Salix

Ai salici lungo le sponde avevamo appeso le nostre cetre...

Nell'immaginario popolare il salice piangente è diventato l'emblema del ricordo nostalgico, della malinconia, del rimpianto. Il salice piangente non è originario dell'Europa ma della Cina, da dove fu portato soltanto nel 1692 per essere classificato da Linneo come Salix babylonica in ricordo di un versetto dei Salmi in cui si rievoca la cattività degli Ebrei. Ma il salice dell'Antico Testamento non poteva essere quello cinese ma una delle tante specie che, originarie del Vicino oriente, si sono diffuse in Europa fin dai tempi arcaici. Omero scriveva “I salici che perdono i frutti”, osservazione desunta da Teofrasto, il quale notava come i frutti dei salici cadessero prima di giungere a maturazione. In realtà la fruttificazione è rapida e i frutti sono capsule che si aprono per lasciare uscire i semi che vengono trasportati dal vento.
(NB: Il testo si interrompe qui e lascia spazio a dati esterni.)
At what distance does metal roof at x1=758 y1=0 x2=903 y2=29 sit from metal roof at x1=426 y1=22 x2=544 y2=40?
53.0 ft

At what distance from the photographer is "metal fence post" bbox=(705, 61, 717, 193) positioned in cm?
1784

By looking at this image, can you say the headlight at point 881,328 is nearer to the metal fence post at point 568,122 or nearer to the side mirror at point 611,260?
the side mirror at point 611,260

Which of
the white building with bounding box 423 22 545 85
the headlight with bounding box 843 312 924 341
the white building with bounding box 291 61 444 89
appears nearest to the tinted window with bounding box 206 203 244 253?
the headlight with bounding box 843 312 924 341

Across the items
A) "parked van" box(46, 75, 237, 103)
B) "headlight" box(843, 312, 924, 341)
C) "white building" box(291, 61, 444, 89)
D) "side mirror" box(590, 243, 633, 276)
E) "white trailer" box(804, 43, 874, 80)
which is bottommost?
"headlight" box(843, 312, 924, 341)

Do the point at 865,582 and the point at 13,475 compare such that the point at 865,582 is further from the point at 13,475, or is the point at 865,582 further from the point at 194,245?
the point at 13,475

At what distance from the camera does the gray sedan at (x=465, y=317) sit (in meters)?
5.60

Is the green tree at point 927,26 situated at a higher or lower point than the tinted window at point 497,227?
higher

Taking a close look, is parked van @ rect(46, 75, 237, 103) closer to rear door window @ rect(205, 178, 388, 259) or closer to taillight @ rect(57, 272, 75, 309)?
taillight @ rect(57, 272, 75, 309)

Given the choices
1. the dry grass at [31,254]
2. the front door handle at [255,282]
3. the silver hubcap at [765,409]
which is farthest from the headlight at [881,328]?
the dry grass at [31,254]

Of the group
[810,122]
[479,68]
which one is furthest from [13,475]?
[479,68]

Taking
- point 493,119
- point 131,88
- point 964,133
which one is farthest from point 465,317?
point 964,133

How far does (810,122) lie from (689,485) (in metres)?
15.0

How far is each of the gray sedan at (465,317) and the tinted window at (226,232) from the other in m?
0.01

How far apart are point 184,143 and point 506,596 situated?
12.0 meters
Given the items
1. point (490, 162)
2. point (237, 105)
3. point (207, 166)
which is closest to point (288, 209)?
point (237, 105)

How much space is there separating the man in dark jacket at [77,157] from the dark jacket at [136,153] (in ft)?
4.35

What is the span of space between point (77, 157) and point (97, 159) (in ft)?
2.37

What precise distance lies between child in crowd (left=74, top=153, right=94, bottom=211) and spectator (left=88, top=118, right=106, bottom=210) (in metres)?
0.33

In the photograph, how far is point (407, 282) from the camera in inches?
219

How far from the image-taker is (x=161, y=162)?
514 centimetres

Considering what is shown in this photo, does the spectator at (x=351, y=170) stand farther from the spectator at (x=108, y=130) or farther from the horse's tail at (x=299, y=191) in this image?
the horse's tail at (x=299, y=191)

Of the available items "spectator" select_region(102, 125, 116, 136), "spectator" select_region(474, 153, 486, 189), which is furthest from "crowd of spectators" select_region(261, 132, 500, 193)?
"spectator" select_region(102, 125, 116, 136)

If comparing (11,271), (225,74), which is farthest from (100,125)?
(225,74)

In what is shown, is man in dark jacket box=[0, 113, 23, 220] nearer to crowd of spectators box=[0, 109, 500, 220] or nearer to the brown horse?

Il salice evocò quindi ai Greci l'immagine di un albero uccisore del proprio frutto e per questo motivo esso divenne sacro a tutte le dee madri. L'albero era anche sacro a Persefone ed era un albero molto importante per i Celti tanto che i sacrifici umani per i Druidi venivano offerti in cesti di vimini. In latino era detto salix ma i Romani chiamavano vimen quelle varietà come l'alba, il triandra o il purpurea i cui rametti flessibili venivano utilizzati per la fabbricazione di cesti. Vimen ha ispirato anche il nome di uno dei colli di Roma, il Viminale, così detto perché un tempo era ricoperto di salici. La proprietà più nota di questa pianta è quella della corteccia usata in passato per combattere la febbre contenendo salicina che oggi viene sostituita nei medicamenti dall'acido acetilsalicilico come nell'Aspirina.